There has only been one religious order founded in Tasmania – the Missionary Sisters of Service. It was founded by the late Fr John Wallis who wrote:
With zeal kindled by prayer and reflection… they go forth along the highways of the plains and byways of the mountains and valleys, seeking out children beyond the reach of the Catholic schools…
The order started with four women at 1 Frederick Street, Launceston, on July 8, 1944. It was a response to the needs of rural families for connection with the Church and the sisters have always gone into the ‘highways and byways’ responding to peoples’ needs at the time. They continue to minister wherever they are today and have established the John Wallis Foundation to ensure the future of their work.
The 70th anniversary of their founding is being celebrated around Australia this year with several events. On Sunday July 13, Archbishop Julian Porteous was the principal celebrant at a special Mass at St Mary’s Cathedral in Hobart. He was joined by concelebrants Frs Graeme Howard, John Williams, Frank Bertagnolli and Bob Curmi.
The Cathedral was packed with friends and family of the sisters from far and wide, as well as many Cathedral parishioners.

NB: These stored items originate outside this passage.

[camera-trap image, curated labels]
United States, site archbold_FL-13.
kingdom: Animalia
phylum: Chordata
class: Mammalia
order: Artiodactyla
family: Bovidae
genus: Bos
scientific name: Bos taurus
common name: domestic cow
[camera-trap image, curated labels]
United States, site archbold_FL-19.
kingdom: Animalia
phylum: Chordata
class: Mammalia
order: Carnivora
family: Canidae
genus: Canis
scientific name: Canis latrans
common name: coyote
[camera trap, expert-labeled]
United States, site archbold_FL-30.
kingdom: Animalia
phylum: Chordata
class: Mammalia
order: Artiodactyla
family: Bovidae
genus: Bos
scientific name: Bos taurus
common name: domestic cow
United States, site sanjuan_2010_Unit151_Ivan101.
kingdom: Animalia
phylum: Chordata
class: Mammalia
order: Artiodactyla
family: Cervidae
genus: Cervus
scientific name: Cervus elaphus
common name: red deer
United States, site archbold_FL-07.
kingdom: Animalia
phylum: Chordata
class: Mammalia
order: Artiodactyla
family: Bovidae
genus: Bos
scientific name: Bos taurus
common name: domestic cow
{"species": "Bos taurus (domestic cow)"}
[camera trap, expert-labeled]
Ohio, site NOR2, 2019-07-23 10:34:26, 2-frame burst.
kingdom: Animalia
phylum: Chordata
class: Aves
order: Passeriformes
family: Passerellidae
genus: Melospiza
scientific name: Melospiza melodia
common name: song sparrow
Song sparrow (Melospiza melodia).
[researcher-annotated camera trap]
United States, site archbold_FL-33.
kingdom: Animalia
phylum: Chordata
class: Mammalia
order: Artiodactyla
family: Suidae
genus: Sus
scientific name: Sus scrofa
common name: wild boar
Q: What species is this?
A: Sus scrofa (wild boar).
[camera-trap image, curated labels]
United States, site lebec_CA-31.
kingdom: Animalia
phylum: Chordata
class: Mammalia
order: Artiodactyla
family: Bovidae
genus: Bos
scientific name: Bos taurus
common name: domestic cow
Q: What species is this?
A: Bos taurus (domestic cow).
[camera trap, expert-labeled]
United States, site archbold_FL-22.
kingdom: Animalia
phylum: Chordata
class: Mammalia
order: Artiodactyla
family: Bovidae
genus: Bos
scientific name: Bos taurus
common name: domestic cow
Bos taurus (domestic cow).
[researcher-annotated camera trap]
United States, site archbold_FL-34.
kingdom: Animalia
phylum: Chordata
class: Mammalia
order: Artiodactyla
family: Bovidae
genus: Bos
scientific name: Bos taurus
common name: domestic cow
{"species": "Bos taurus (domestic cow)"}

Symbols of the Sisters’ ministry were processed at the beginning of the Mass. A container of seeds symbolised the seed planted in the hearts of Fr John and the original sisters and those who have followed them; a container of soil symbolised the dusty roads and vast plains of Australia covered by the sisters; a set of worksheets represented the correspondence lessons and adult faith formation provided by the sisters over the seventy years and a candle embodied the Light of Christ carried by the Sisters and shared wherever they see the need.
The initial request for help came from Mrs Kit Hawkins of Bruny Island who asked Fr John for someone to teach the faith to the children of the island. In light of that, the 70th Anniversary celebrations will continue with a pilgrimage to Bruny Island in November.